Se le norme giuridiche a protezione delle donne sono ormai diffuse quasi ovunque, è l’applicazione delle leggi che ancora manca. In questo senso, le tradizioni mascherate da forme di salvaguardia dell’identità culturale divengono abusi che ledono i diritti umani e perpetuano le disuguaglianze di genere, di cui la violenza è la manifestazione più terribile.
L’eliminazione della violenza contro le donne, che rimane una delle sfide più serie e più urgenti del nostro tempo, deve quindi partire dall’istruzione delle giovani generazioni, bambine e bambini. Alle prime, per costruire un percorso di autostima e di autodeterminazione che consenta loro autonomia, indipendenza e crescita di capitale umano; ai secondi, per insegnare il rispetto dell’uguaglianza di genere.
E l’Italia?
La violenza sulle donne tuttavia non è un problema limitato ai paesi in via di sviluppo. Riguarda, secondo i dati resi pubblici dall’Istat (2007), oltre 6 milioni di donne italiane in età compresa tra i 16 e i 70 anni che hanno subito, nel corso della vita, episodi di abusi fisici. Si tratta di cifre imponenti, una proporzione pari ad 1/3 di donne in questa classe di età. Circa 5 milioni hanno subito violenze sessuali (23,7%) e quasi 4 milioni violenze fisiche (18,8%). Quasi il 5% – pari a circa 1 milione di donne – ha subito uno stupro o un tentativo di stupro e molti degli episodi narrati, anche in Italia, sono compiuti dal partner. Il quadro della violenza sulle donne tra le pareti domestiche (pari al 68% del totale) non è poi tanto dissimile da quanto illustrato per i paesi in via di sviluppo.

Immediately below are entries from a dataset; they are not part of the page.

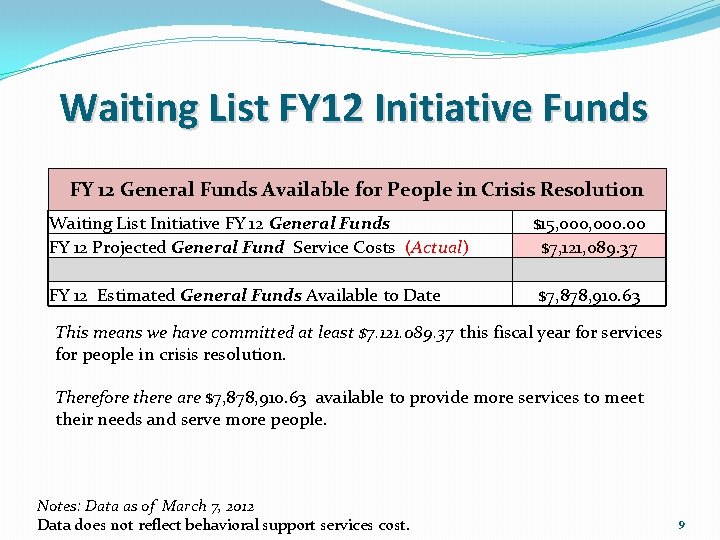 Waiting List FY12 Initiative Funds

| FY 12 General Funds Available for People in Crisis Resolution | |
|---|---|
| Waiting List Initiative FY 12 General Funds | $15,000,000.00 |
| FY 12 Projected General Fund Service Costs (Actual) | $7,121,089.37 |
| | |
| FY 12 Estimated General Funds Available to Date | $7,878,910.63 |

This means we have committed at least $7.121.089.37 this fiscal year for services for people in crisis resolution.

Therefore there are $7,878,910.63 available to provide more services to meet their needs and serve more people.

Notes: Data as of March 7, 2012
Data does not reflect behavioral support services cost.

9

Le conseguenze sono impressionanti: ferite gravissime per 1 donna su 4, in qualche caso timori espressi per la propria vita, sempre la percezione dichiarata della violenza psicologica associata all’abuso fisico o sessuale. Inoltre solo una piccola parte (il 18%) delle donne che hanno subito violenza considera l’episodio di cui sono state vittime un reato. Ancora minore, poi, la proporzione (il 7%) di coloro che hanno denunciato il fatto. Il silenzio delle vittime è il simbolo dell’angoscia che spesso accompagna le donne anche nelle società socialmente avanzate e formalmente prive di quelle disuguaglianze di genere che contraddistinguono i paesi in via di sviluppo.

1 Si tratta di un progetto che prevede indagini in svariati paesi in via di sviluppo basate su un comune questionario e una comune strategia campionamento, tese alla raccolta di informazioni comparabili sulla fecondità e la salute materno-infantile.